▶ [What is expected]
Print the passage on monoclonal antibody therapy from "Monoclonal antibodies or" to "antibody based complexes.", copying it word for word.

▶ [Text block]
──────
Monoclonal antibody therapy is already accepted as a preferred route for the treatment for a number of inflammatory diseases and there is impressive progress in the treatment of cancer. With many FDA approved monoclonal antibodies on the market and many more new antibody based medicines in clinical trials, the impact of antibody therapy on the management of human disease promises to be huge, with sales of medicines derived from human or humanised antibodies estimated to be well over $30 billion by 2010.

Monoclonal antibodies or variants thereof will represent a high proportion
of new medicines launched in the 21st century.

Most chimeric, humanized, and fully human therapeutic antibodies comprise heavy and light chains. Most are now derived from transgenic mice capable of producing such antibodies (H2L2) in response to antigen challenge. Recent M&A activity and constraints imposed by intellectual property threaten to restrict the development and launch of antibody based medicines. Hence there remains a need for novel routes to generate human antibodies and antibody based complexes.
──────
▶ [Dataset entries]
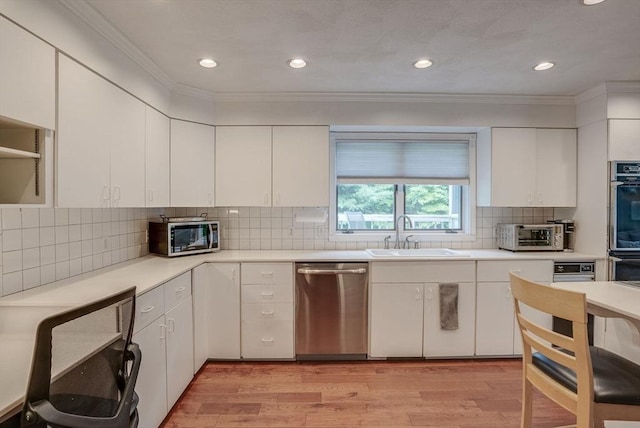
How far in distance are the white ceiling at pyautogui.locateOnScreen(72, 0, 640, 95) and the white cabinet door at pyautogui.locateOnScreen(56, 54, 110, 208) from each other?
38 cm

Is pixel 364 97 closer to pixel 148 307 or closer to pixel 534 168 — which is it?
pixel 534 168

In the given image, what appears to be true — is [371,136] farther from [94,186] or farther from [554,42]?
[94,186]

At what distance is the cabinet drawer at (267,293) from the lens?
9.47 feet

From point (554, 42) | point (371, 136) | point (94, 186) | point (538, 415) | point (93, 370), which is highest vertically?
point (554, 42)

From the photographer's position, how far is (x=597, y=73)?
2.66 meters

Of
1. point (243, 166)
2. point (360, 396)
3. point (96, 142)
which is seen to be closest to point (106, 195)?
point (96, 142)

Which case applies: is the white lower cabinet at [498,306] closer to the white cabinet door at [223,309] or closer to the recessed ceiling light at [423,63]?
the recessed ceiling light at [423,63]

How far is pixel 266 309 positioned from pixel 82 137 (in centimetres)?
187

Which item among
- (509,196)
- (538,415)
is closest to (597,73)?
(509,196)

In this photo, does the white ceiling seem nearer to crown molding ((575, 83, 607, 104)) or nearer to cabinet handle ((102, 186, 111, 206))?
crown molding ((575, 83, 607, 104))

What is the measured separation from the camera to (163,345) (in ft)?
6.84

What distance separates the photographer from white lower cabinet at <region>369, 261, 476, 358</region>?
2.92 metres

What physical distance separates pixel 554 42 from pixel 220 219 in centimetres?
316

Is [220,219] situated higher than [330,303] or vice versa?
[220,219]
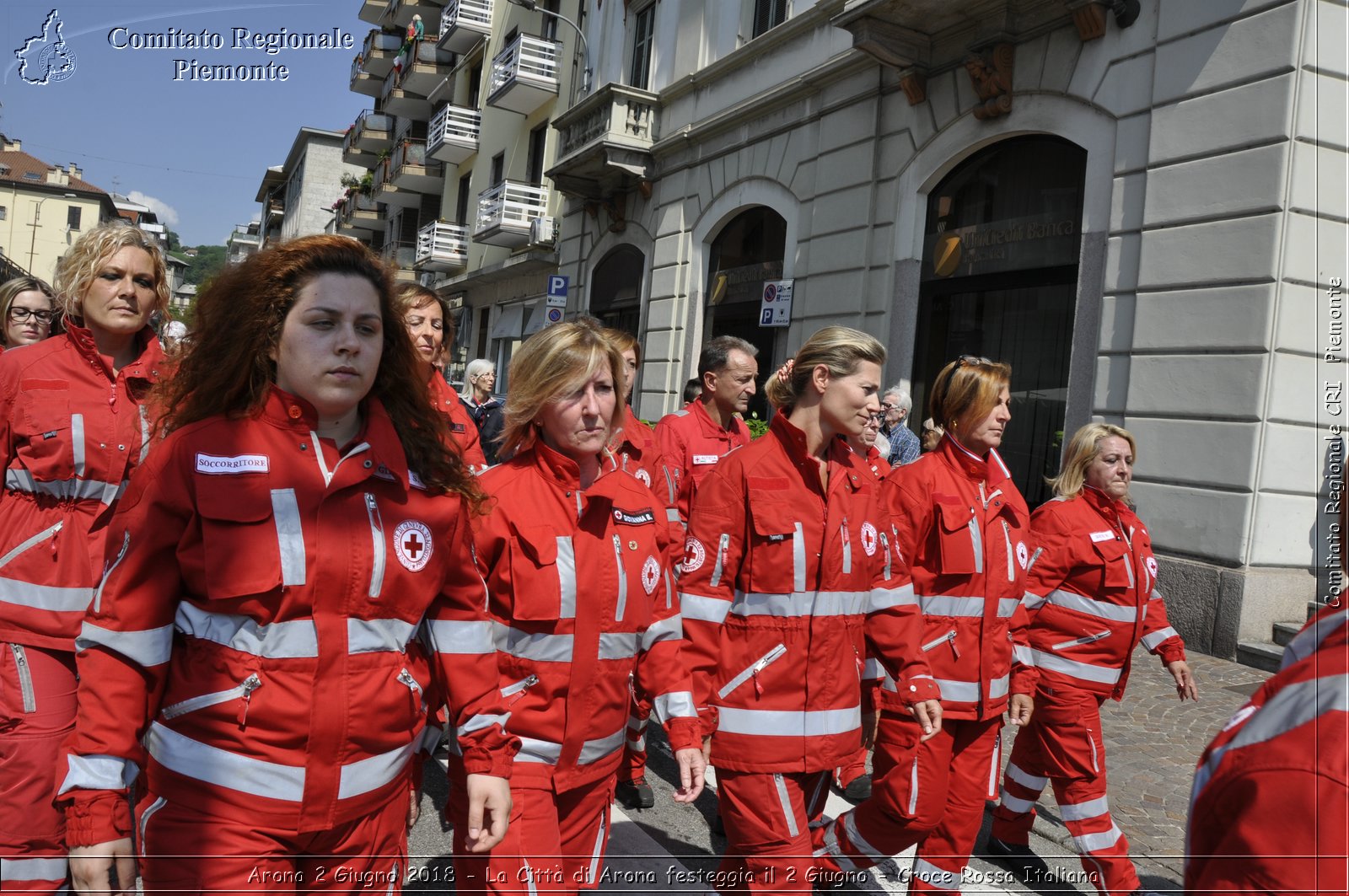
──────
▶ [Result of this exercise]
Monoclonal antibodies or variants thereof will represent a high proportion
of new medicines launched in the 21st century.

Most chimeric, humanized, and fully human therapeutic antibodies comprise heavy and light chains. Most are now derived from transgenic mice capable of producing such antibodies (H2L2) in response to antigen challenge. Recent M&A activity and constraints imposed by intellectual property threaten to restrict the development and launch of antibody based medicines. Hence there remains a need for novel routes to generate human antibodies and antibody based complexes.